## READING TEXT
■ ■ ■ ■ ■ ■ ■
WASHINGTON — Former President George W. Bush is on the comeback trail.
Whether it leads to Mount Rushmore or simply out of history's doghouse is unknown. The verdict on an American president can take years to develop, and Bush insists he's content to leave his legacy to the historians, hoping it will be kinder to him after he's gone.
Meanwhile, the 43rd president is touring the country promoting his new book, eagerly talking about some of the flashpoints of his presidency, such as Iraq and Hurricane Katrina, and getting ready to break ground for his presidential library and museum.
"I just want people to understand what it was like," Bush said in an appearance on Rush Limbaugh's radio program Tuesday.
Yet Bush may find the return to the spotlight as glaring as it is warm. Even as Limbaugh greeted him happily and the audience at Oprah Winfrey's show applauded him on Tuesday, conservative blogger Michelle Malkin warned against sentimentality toward the man she says helped spawn the tea party movement. Anti-war protesters are expected next week at the groundbreaking for his library and museum at Southern Methodist University in Dallas.
"I'm very comfortable being submerged, as I say, and I'm emerging because I want people to read this book," Bush told Limbaugh.
"Once this book is finished, I'm going back to as normal a life as possible, promoting freedom and marketplace and accountability in the schools and playing golf with people like you."
Appearing with Oprah, he talked about the war, about the failure to find the weapons of mass destruction he thought Iraq had, and about how he still felt it worthwhile to topple Iraqi dictator Saddam Hussein.
■ ■ ■ ■ ■ ■ ■
## EXCERPTED DATA
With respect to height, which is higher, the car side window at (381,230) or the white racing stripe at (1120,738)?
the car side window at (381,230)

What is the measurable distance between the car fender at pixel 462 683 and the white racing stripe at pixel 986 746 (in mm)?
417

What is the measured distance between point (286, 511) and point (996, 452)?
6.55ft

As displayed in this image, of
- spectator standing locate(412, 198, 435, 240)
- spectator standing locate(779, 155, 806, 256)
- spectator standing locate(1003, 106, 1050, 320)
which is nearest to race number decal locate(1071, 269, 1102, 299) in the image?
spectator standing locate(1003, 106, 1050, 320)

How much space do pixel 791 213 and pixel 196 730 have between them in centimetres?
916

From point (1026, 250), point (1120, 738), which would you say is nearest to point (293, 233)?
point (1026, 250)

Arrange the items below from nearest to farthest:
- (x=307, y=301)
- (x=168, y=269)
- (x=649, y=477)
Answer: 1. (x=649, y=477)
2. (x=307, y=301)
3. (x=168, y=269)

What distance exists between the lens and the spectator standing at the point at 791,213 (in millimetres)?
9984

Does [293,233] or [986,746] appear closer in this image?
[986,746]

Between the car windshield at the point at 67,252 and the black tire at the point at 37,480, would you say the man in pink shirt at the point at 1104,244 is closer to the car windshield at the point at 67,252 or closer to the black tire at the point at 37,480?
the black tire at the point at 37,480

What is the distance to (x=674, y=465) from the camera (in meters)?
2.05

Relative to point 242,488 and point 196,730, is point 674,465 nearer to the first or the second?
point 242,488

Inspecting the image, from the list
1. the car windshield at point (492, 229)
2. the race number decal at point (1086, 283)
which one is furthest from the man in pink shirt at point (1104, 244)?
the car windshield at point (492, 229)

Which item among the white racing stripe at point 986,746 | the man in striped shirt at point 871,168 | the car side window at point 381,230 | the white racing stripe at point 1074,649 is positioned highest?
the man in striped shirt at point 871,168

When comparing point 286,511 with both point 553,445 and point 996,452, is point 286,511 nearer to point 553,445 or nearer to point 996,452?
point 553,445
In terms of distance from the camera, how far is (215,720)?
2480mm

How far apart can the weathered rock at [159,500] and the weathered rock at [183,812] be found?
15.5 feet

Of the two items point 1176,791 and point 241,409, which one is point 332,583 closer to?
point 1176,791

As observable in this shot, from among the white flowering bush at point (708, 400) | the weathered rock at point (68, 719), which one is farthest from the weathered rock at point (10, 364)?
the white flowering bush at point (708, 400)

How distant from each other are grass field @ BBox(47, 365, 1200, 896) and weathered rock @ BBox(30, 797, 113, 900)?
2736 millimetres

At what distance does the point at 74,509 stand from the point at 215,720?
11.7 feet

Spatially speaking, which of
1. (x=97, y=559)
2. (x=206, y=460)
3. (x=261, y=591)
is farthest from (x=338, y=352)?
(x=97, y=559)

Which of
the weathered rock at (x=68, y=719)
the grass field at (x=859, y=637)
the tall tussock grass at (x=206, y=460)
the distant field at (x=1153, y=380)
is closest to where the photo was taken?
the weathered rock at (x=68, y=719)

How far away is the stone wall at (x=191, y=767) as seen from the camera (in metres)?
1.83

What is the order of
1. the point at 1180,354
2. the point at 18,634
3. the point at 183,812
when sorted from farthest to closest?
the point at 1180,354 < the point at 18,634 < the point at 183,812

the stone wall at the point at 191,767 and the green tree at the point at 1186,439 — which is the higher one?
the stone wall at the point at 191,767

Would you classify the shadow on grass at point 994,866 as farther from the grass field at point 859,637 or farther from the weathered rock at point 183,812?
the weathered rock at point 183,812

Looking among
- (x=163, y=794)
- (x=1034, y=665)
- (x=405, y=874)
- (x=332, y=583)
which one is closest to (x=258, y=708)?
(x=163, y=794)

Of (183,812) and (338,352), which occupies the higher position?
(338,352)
■ ■ ■ ■ ■ ■ ■
## PROBLEM TO SOLVE
In the news article about George W. Bush, where is the groundbreaking for his presidential library and museum to take place?

## RESPONSE TO THE TASK
At Southern Methodist University in Dallas.